Short problem – Copy the listing below word for word, starting at the line containing "Is pixel 117" and running through the final line of the listing. Omit the pictures from your copy.

Material for this exercise –
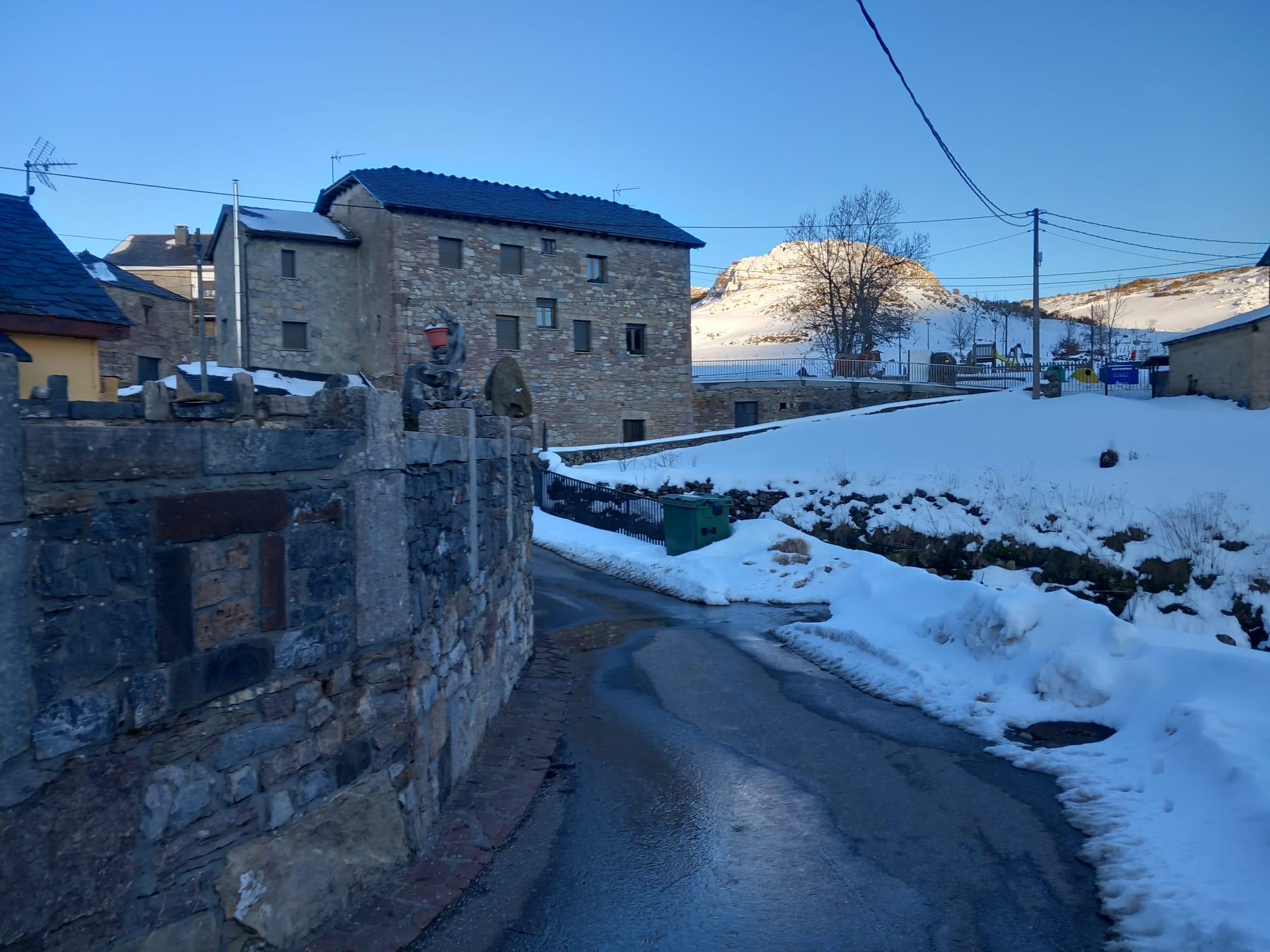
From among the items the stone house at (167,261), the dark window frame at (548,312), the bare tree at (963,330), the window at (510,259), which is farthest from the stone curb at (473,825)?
the bare tree at (963,330)

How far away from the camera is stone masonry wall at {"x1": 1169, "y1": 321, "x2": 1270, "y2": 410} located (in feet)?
69.6

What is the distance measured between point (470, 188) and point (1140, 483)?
2488 cm

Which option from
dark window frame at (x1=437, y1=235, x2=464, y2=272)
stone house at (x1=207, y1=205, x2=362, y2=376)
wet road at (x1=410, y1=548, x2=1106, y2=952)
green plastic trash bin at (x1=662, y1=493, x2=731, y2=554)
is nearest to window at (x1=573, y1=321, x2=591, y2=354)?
dark window frame at (x1=437, y1=235, x2=464, y2=272)

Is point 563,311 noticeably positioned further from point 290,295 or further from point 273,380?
point 273,380

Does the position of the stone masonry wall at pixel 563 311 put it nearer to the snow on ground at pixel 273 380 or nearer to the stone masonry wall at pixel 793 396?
the stone masonry wall at pixel 793 396

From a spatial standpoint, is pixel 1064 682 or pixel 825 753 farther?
pixel 1064 682

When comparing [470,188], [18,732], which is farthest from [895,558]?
[470,188]

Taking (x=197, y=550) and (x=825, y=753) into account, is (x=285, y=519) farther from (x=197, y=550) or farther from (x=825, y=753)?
(x=825, y=753)

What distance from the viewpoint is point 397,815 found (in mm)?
4590

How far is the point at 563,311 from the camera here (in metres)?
32.2

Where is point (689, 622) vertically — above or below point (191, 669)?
below

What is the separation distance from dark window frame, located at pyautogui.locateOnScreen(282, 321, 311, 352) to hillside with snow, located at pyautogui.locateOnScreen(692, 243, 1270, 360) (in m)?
31.5

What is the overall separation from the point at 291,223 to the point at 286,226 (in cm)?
49

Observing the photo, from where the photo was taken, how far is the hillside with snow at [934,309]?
6347cm
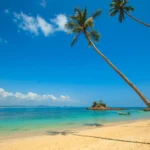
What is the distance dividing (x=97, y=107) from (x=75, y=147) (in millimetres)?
85780

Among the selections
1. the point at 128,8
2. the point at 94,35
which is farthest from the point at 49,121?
the point at 128,8

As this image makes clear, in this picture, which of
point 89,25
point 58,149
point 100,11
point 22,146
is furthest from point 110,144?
point 100,11

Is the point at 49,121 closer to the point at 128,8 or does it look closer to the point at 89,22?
the point at 89,22

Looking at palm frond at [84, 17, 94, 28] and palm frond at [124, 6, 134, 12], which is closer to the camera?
palm frond at [84, 17, 94, 28]


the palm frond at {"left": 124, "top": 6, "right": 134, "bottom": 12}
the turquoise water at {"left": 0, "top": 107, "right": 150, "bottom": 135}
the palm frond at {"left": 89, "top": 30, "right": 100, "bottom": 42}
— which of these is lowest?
the turquoise water at {"left": 0, "top": 107, "right": 150, "bottom": 135}

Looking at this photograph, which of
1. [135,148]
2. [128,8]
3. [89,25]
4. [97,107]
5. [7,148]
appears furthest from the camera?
[97,107]

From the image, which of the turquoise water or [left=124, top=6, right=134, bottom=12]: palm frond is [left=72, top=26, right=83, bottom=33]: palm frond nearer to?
[left=124, top=6, right=134, bottom=12]: palm frond

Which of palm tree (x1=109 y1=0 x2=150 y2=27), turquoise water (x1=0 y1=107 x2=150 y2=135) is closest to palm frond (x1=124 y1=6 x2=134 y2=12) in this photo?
palm tree (x1=109 y1=0 x2=150 y2=27)

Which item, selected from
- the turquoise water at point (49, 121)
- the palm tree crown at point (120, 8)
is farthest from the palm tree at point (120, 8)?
the turquoise water at point (49, 121)

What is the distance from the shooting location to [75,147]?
12.1 meters

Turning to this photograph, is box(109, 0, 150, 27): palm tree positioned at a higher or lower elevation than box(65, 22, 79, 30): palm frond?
higher

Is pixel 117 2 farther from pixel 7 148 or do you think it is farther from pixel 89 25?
pixel 7 148

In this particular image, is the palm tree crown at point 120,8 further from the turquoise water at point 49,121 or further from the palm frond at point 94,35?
the turquoise water at point 49,121

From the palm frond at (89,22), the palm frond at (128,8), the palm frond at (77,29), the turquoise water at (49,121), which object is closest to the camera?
the palm frond at (89,22)
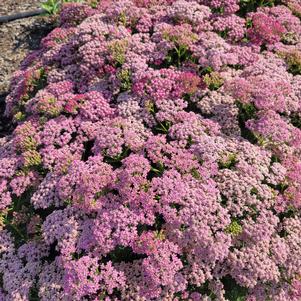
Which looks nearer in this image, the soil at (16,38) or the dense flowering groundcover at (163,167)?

Solution for this exercise –
Is pixel 117 2 farther from pixel 7 148 or do you think it is farther from pixel 89 25?
pixel 7 148

In this particular image, is the palm tree crown at point 120,8 further from the turquoise water at point 49,121 or further from the palm frond at point 94,35?
the turquoise water at point 49,121

From the palm frond at (89,22), the palm frond at (128,8), the palm frond at (77,29), the turquoise water at (49,121), which object is closest to the camera?
the palm frond at (89,22)
Which looks nearer in this image, the soil at (16,38) or the dense flowering groundcover at (163,167)?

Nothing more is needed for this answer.